## BEGIN Excerpted text
On the Occasion of Temple Beth-El’s 34th Annual Sabbath Service in Honor and Memory of the Life, Work and Vision of Rev. Dr. Martin Luther King, Jr.
January 18, 2019
Good evening, I want to thank and acknowledge: Rabbi Leana Moritt, Temple President Tom Rosensweet, the Past Temple President Irwin Rosen who spearheaded this celebration, Sam Pesin, the entire Temple Beth El congregation, elected officials, family members, friends and community members.
I want to salute and say Happy 90th Birthday in Heaven Dr. Martin Luther King Jr.!
I am truly honored to be here with you tonight. When I was contacted to be the Keynote Speaker, I must tell you, a sense of joy came over me. For many weeks afterwards, my mind began to ponder about the message I would deliver.
I conducted a search of the many works of Dr. Martin Luther King Jr. and took pride in reading his words. As I read through the many quotes and the conversations that Dr. King had with the Rabbinical Assembly on March 25, 1968, only 10 days before he was assassinated, I internalized the message presented by him.
My goal tonight is to not only leave you with a message; but also offer a challenge to you to implement change in your everyday lives.
During mid-1950’s, Dr. King started making a difference by leading the civil rights movement until his assignation in 1968. I truly believe that, Dr. King would have kept advocating for what he believed was right, until he was not able to fight anymore.
Gandhi, has been famously associated with the saying, “be the change that you want to see in the world.” Dr. King wanted to see change by upholding the ideas of promoting peace, fairness and unity.
Dr. King did not allow any excuses, pointing fingers, passing the buck and procrastination to stop him from working on the change that he desired. He did all that he could to see his efforts become a reality, but he didn’t do it alone. Dr. King worked with community leaders, residents, clergy members, workers, and many more to get them all on board with the vision he had of working together.
I say this to you because I want you to ask yourself, are you doing what Dr. King did? Are you taking actions to see the change that you want to see in your community or in the world or are you being complacent?
Dr. King stated, “There is no deficit in human resources; the deficit is in human will”. With the tremendous amount of people in the world, it breaks my heart to know that there are people who have no food, have no roof over their head or just trying to simply make it through the day. If we as a people wanted to end hunger, end homelessness, help lift someone up, we as people would put our will into gear and act to help mitigate these ills. I started my nonprofit AngelaCARES in my living room because I saw a void in helping seniors, helping caregivers, a lack of volunteerism and a lack of joining youth and seniors. I have been and continue to act since 2010 to help make a difference in peoples’ lives. Since 2011, my nonprofit organization has helped over 5,000 people and my team and I will not stop helping.
## END Excerpted text
## Required tasks:
1. Collect every line of the listing below that contains the word "nearer". Matching is case-sensitive.
2. Carry the keynote address above in honor of Martin Luther King Jr. onward from its final sentence.
## BEGIN Records supplied
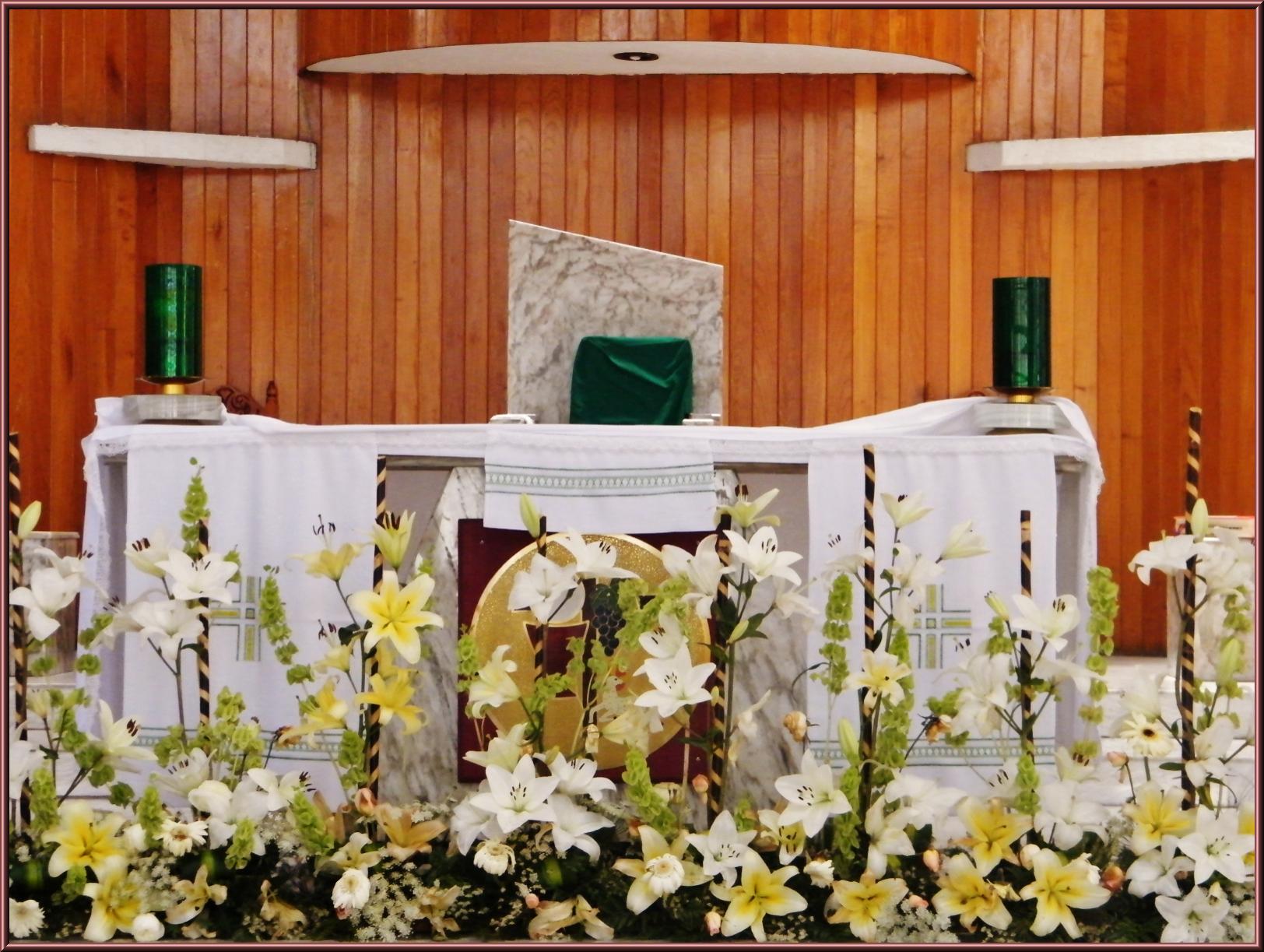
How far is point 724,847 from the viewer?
## END Records supplied
## BEGIN Records supplied
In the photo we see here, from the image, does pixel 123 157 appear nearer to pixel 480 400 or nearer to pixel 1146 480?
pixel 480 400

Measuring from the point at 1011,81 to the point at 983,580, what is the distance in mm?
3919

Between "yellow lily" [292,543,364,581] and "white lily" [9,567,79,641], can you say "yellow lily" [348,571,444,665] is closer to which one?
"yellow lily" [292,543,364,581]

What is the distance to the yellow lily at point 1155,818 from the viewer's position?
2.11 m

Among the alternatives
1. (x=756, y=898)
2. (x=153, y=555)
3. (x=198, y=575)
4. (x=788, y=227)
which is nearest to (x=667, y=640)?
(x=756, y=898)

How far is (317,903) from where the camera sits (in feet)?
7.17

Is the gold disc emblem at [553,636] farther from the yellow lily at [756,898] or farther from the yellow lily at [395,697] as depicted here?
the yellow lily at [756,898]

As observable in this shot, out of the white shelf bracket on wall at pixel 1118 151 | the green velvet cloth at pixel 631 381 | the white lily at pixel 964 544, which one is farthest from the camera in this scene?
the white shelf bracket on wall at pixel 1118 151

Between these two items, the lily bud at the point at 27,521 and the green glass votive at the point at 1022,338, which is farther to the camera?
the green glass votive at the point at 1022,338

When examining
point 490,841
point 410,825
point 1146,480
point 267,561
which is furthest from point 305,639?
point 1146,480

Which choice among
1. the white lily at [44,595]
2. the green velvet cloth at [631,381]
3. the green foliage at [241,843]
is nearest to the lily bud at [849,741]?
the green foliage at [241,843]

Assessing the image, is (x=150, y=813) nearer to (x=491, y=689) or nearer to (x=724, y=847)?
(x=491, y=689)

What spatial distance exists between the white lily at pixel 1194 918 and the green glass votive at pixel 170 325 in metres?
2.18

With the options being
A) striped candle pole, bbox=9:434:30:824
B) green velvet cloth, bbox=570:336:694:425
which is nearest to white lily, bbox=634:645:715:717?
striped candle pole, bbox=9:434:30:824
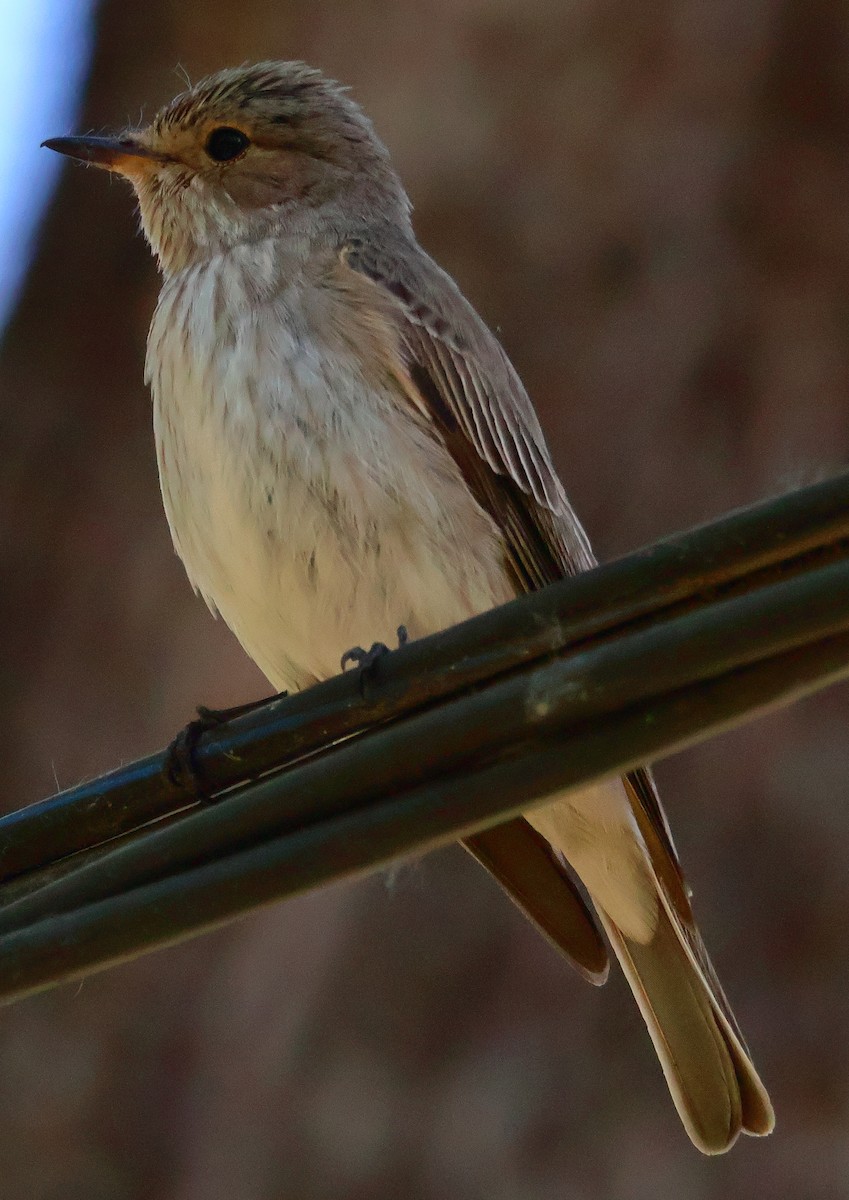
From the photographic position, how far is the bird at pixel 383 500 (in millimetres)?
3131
## END Records supplied
## Outputs for the tasks:
1.
In the photo we see here, from the image, does pixel 123 157 appear nearer to pixel 480 400 or nearer to pixel 1146 480?
Assessing the image, is (x=150, y=813) nearer to (x=491, y=689) or nearer to (x=724, y=847)?

2.
As an Assemblywoman, I listen to my constituents, I see the ills that are occurring in our community and there is not a day that I don’t do all that I can to help, support and/or assist. Just two weeks, ago, Lt. Governor Oliver signed my Financial Literacy bill at President Barack Obama School, in which I championed with the staff, students and the community. I have worked with Tiffany “The Budgetnista” Aliche for over 3 years on legislation to mandate a uniformed way of teaching financial literacy to students in grades 6th, 7th and 8th. Collectively we identified a need that our children needed and worked to change the narrative. The will of the people that have helped and continued to help me make this a reality kicked in, not the lack of resources. We all worked together through ups, downs and in between to make all of this a reality.
Dr. King also stated, “Life’s most persistent and urgent question is, ‘What are you doing for others?” This is a thought-provoking question and if you are doing something for others, I want to say thank you.
Thank you, Thank you, Thank you, for helping another person in need. Whether you are helping one person, 20 people, or more, you are helping, and I say again, Thank you. You are doing your part in society of assisting someone or people in need. Please do not get discouraged in times of adversity. Life is your journey; no one should tell you how to go about making change. When a person ridicules the way, you are going about helping others; pose the same question back to them. There are some people who will chastise you because you are not doing what they want you to do. Ask yourself, as this maybe you; is it right for you to push a problem onto someone without even asking or offering to help?
Now, if you are someone that is not doing something for others, then this is your wake-up call to start. Start tomorrow, use tonight to think about what you can do for someone or others and do it. You will be a part of the village that is helping to make our world, which includes your world, a better place.
Dr. King said, “We may have all come on different ships, but we’re in the same boat now”. We all come from different backgrounds; but in the end we are all fighting for the greater good. For too long racism and discrimination continue to plague our
communities. For centuries some have spewed their hatred out onto others. For whoever feels like this, we are here to stay.
Instead of displaying hate and anger, remove the blindfold that is holding you back and begin to look at yourself.Do a self-evaluation to find out what ills make you come out of your character? Why do you display hate, discrimination, racism, etc.? What can you do to work on changing your behavior? Then begin to act. Always remember, the flight attendant says, “in the event of an emergency, first put your mask on before assisting others”. I say this because for you to stop displaying your ills onto others, you must first help yourself.
However, if you are stuck in your ways then I warn you that your actions may come with consequences. Remember, Dr. King said, “A productive and happy life is not something you find; it is something you make”.
My final words are begin to be accountable for YOUR actions. Do not worry about what the next person is or isn’t doing or even how they are doing it. As of right now, begin to hold yourself accountable, you control your accountability. Dr. King said, “And so the challenge which confronts all of us is to respond to our circumstances with strength and courage rather than with weakness and despair.” I want you to commit yourself to the noble struggle for human rights. You will make a greater person of yourself and a stronger respectable world to live in.